*Exercise*:
Below you will find a set of lines. Repeat them all exactly.

(Questions about scene geometry)
***

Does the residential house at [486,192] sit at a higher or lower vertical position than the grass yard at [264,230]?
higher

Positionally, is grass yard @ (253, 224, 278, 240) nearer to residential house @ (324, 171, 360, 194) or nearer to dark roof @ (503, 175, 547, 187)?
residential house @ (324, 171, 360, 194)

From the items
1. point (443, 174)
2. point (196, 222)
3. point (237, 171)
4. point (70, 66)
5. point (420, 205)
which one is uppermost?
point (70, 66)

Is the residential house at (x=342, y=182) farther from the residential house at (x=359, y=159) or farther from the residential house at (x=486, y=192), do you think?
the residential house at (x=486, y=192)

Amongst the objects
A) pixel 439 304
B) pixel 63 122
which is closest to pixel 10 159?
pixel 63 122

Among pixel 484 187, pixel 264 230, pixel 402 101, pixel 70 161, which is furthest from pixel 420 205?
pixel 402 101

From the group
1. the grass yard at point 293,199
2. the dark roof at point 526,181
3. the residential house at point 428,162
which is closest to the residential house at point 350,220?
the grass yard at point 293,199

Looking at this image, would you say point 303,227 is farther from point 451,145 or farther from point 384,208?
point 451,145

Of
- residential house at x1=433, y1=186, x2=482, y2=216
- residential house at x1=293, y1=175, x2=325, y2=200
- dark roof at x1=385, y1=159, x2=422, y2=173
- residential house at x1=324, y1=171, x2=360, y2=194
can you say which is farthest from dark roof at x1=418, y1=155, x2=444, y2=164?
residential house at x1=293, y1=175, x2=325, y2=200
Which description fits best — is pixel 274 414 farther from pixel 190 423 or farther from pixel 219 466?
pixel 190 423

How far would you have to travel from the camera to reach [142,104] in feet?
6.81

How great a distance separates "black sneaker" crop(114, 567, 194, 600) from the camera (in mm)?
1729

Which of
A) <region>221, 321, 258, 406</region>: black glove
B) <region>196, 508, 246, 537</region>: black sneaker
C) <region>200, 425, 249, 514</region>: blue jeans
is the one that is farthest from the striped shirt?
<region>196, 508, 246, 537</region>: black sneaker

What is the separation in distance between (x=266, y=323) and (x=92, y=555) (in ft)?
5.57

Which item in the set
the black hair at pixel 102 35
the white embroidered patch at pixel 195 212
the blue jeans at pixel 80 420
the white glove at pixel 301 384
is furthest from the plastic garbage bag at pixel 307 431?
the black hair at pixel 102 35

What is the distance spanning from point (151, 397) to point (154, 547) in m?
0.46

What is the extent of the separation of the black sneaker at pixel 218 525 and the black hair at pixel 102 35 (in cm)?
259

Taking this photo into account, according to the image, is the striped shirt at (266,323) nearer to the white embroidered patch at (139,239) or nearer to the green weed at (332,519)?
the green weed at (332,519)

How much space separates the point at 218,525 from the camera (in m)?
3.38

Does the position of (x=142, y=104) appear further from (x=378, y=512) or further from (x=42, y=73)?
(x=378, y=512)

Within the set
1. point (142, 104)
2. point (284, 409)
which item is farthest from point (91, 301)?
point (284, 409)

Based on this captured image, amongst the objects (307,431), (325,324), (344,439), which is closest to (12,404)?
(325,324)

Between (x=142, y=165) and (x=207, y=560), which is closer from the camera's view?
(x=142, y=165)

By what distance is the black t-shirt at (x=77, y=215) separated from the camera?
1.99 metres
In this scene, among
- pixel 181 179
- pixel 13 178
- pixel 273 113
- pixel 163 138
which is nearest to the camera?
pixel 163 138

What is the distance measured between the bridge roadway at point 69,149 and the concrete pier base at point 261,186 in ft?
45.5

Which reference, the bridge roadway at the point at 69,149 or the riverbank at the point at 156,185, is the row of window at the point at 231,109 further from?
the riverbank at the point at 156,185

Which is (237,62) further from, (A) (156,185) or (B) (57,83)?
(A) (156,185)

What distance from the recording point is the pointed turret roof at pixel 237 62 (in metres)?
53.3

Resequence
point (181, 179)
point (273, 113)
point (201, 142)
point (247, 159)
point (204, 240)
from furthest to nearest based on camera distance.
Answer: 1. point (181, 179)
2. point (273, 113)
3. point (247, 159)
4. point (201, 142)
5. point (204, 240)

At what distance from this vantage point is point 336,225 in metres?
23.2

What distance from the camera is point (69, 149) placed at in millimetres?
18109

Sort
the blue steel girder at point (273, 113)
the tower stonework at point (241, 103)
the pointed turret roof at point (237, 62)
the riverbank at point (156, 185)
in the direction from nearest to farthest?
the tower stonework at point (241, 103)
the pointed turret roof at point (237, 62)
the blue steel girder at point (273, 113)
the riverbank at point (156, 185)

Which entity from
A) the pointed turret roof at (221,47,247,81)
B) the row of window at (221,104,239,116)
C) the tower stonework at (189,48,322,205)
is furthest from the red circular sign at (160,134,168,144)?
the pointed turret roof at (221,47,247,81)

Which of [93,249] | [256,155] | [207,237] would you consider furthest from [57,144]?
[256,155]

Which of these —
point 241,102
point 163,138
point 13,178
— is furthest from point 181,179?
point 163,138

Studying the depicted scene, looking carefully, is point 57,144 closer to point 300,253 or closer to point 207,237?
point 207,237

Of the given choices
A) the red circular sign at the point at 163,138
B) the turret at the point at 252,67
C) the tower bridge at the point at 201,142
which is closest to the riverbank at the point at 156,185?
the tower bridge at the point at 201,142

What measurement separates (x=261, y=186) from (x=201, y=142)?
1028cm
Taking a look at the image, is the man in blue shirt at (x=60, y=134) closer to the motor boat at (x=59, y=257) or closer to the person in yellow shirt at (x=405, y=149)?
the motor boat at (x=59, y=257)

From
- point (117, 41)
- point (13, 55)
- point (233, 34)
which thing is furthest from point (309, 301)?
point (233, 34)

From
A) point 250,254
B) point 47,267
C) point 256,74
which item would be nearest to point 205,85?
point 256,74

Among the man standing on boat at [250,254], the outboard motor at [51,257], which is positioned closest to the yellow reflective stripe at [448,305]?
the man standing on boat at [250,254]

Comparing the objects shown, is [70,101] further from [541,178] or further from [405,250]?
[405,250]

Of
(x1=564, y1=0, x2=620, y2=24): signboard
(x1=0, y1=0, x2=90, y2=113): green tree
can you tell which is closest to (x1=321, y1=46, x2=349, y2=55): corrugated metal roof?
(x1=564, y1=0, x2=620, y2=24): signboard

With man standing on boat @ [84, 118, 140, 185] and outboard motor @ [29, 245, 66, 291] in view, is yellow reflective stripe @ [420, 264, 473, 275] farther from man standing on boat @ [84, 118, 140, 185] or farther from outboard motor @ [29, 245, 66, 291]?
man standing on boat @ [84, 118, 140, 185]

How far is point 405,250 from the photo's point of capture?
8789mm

***

*Result for this task*:
Does the residential house at [486,192] sit at a higher or lower vertical position than the grass yard at [264,230]?
higher

Positionally, is grass yard @ (253, 224, 278, 240) nearer to residential house @ (324, 171, 360, 194) or nearer to dark roof @ (503, 175, 547, 187)?
residential house @ (324, 171, 360, 194)

From the items
1. point (443, 174)
2. point (196, 222)
3. point (237, 171)
4. point (70, 66)
5. point (420, 205)
which one is uppermost?
point (70, 66)

Is the residential house at (x=342, y=182) farther from the residential house at (x=359, y=159) or farther from the residential house at (x=486, y=192), do you think?
the residential house at (x=486, y=192)

Amongst the objects
A) pixel 439 304
B) pixel 63 122
which is closest to pixel 10 159?
pixel 63 122

Among pixel 484 187, pixel 264 230, pixel 402 101, pixel 70 161, which is furthest from pixel 420 205?
pixel 402 101

From the group
1. the grass yard at point 293,199
2. the dark roof at point 526,181
3. the residential house at point 428,162
which is closest to the residential house at point 350,220?
the grass yard at point 293,199

Looking at this image, would you say point 303,227 is farther from point 451,145 or farther from point 384,208?
point 451,145

Of
- residential house at x1=433, y1=186, x2=482, y2=216
- residential house at x1=293, y1=175, x2=325, y2=200
- dark roof at x1=385, y1=159, x2=422, y2=173
- residential house at x1=324, y1=171, x2=360, y2=194
can you say which is farthest from dark roof at x1=418, y1=155, x2=444, y2=164?
residential house at x1=293, y1=175, x2=325, y2=200
Which description fits best — is pixel 274 414 farther from pixel 190 423 or farther from pixel 219 466?
pixel 190 423

How far would you have to travel from the camera to reach [142,104] in feet?
6.81

How great a distance separates "black sneaker" crop(114, 567, 194, 600) from the camera (in mm)?
1729

Which of
A) <region>221, 321, 258, 406</region>: black glove
B) <region>196, 508, 246, 537</region>: black sneaker
C) <region>200, 425, 249, 514</region>: blue jeans
is the one that is farthest from the striped shirt?
<region>196, 508, 246, 537</region>: black sneaker

What is the separation in distance between (x=266, y=323) and (x=92, y=555) (in ft)?
5.57

Which item in the set
the black hair at pixel 102 35
the white embroidered patch at pixel 195 212
the blue jeans at pixel 80 420
the white glove at pixel 301 384
is furthest from the plastic garbage bag at pixel 307 431?
the black hair at pixel 102 35

What is the distance spanning from point (151, 397) to point (154, 547) in m?
0.46

What is the extent of the separation of the black sneaker at pixel 218 525 and the black hair at pixel 102 35 (in cm)?
259

Taking this photo into account, according to the image, is the striped shirt at (266,323) nearer to the white embroidered patch at (139,239) or nearer to the green weed at (332,519)?
the green weed at (332,519)

How much space separates the point at 218,525 from the camera (in m)?
3.38

Does the position of (x=142, y=104) appear further from (x=378, y=512) or further from (x=42, y=73)?
(x=378, y=512)

Within the set
1. point (142, 104)
2. point (284, 409)
which item is farthest from point (91, 301)?
point (284, 409)

Based on this captured image, amongst the objects (307,431), (325,324), (344,439), which is closest to (12,404)?
(325,324)

Between (x=142, y=165) and (x=207, y=560), which is closer from the camera's view?
(x=142, y=165)

By what distance is the black t-shirt at (x=77, y=215) separated from the camera?
1.99 metres
In this scene, among
- pixel 181 179
- pixel 13 178
- pixel 273 113
- pixel 163 138
which is nearest to the camera?
pixel 163 138

What is the distance measured between the bridge roadway at point 69,149 and the concrete pier base at point 261,186 in ft?
45.5

Which reference, the bridge roadway at the point at 69,149 or the riverbank at the point at 156,185, is the row of window at the point at 231,109 further from?
the riverbank at the point at 156,185

Which is (237,62) further from, (A) (156,185) or (B) (57,83)?
(A) (156,185)

What distance from the recording point is the pointed turret roof at pixel 237 62 (in metres)?
53.3

Resequence
point (181, 179)
point (273, 113)
point (201, 142)
point (247, 159)
point (204, 240)
from furthest to nearest based on camera distance.
Answer: 1. point (181, 179)
2. point (273, 113)
3. point (247, 159)
4. point (201, 142)
5. point (204, 240)

At what distance from this vantage point is point 336,225 in metres?
23.2

What distance from the camera is point (69, 149) placed at in millimetres?
18109

Sort
the blue steel girder at point (273, 113)
the tower stonework at point (241, 103)
the pointed turret roof at point (237, 62)
the riverbank at point (156, 185)
in the direction from nearest to farthest?
the tower stonework at point (241, 103)
the pointed turret roof at point (237, 62)
the blue steel girder at point (273, 113)
the riverbank at point (156, 185)

Which entity from
A) the pointed turret roof at (221,47,247,81)
B) the row of window at (221,104,239,116)
C) the tower stonework at (189,48,322,205)
is furthest from the red circular sign at (160,134,168,144)?
the pointed turret roof at (221,47,247,81)

Which of [93,249] | [256,155] | [207,237] would you consider furthest from [57,144]?
[256,155]

Which of these —
point 241,102
point 163,138
point 13,178
— is furthest from point 181,179?
point 163,138

Studying the depicted scene, looking carefully, is point 57,144 closer to point 300,253 or closer to point 207,237?
point 207,237

Of the given choices
A) the red circular sign at the point at 163,138
B) the turret at the point at 252,67
C) the tower bridge at the point at 201,142
which is closest to the riverbank at the point at 156,185?
the tower bridge at the point at 201,142

What measurement separates (x=261, y=186) from (x=201, y=142)?
1028cm
Taking a look at the image, is the man in blue shirt at (x=60, y=134) closer to the motor boat at (x=59, y=257) or closer to the person in yellow shirt at (x=405, y=149)?
the motor boat at (x=59, y=257)

From
- point (117, 41)
- point (13, 55)
- point (233, 34)
which thing is furthest from point (309, 301)?
point (233, 34)

From
A) point 250,254
B) point 47,267
C) point 256,74
which item would be nearest to point 205,85?
point 256,74

Among the man standing on boat at [250,254], the outboard motor at [51,257], which is positioned closest to the yellow reflective stripe at [448,305]?
the man standing on boat at [250,254]

Comparing the objects shown, is [70,101] further from [541,178] or further from [405,250]?
[405,250]

Of
(x1=564, y1=0, x2=620, y2=24): signboard
(x1=0, y1=0, x2=90, y2=113): green tree
can you tell which is closest to (x1=321, y1=46, x2=349, y2=55): corrugated metal roof?
(x1=564, y1=0, x2=620, y2=24): signboard

With man standing on boat @ [84, 118, 140, 185] and outboard motor @ [29, 245, 66, 291] in view, is yellow reflective stripe @ [420, 264, 473, 275] farther from man standing on boat @ [84, 118, 140, 185] or farther from outboard motor @ [29, 245, 66, 291]?
man standing on boat @ [84, 118, 140, 185]

How far is point 405,250 from the photo's point of capture?
8789mm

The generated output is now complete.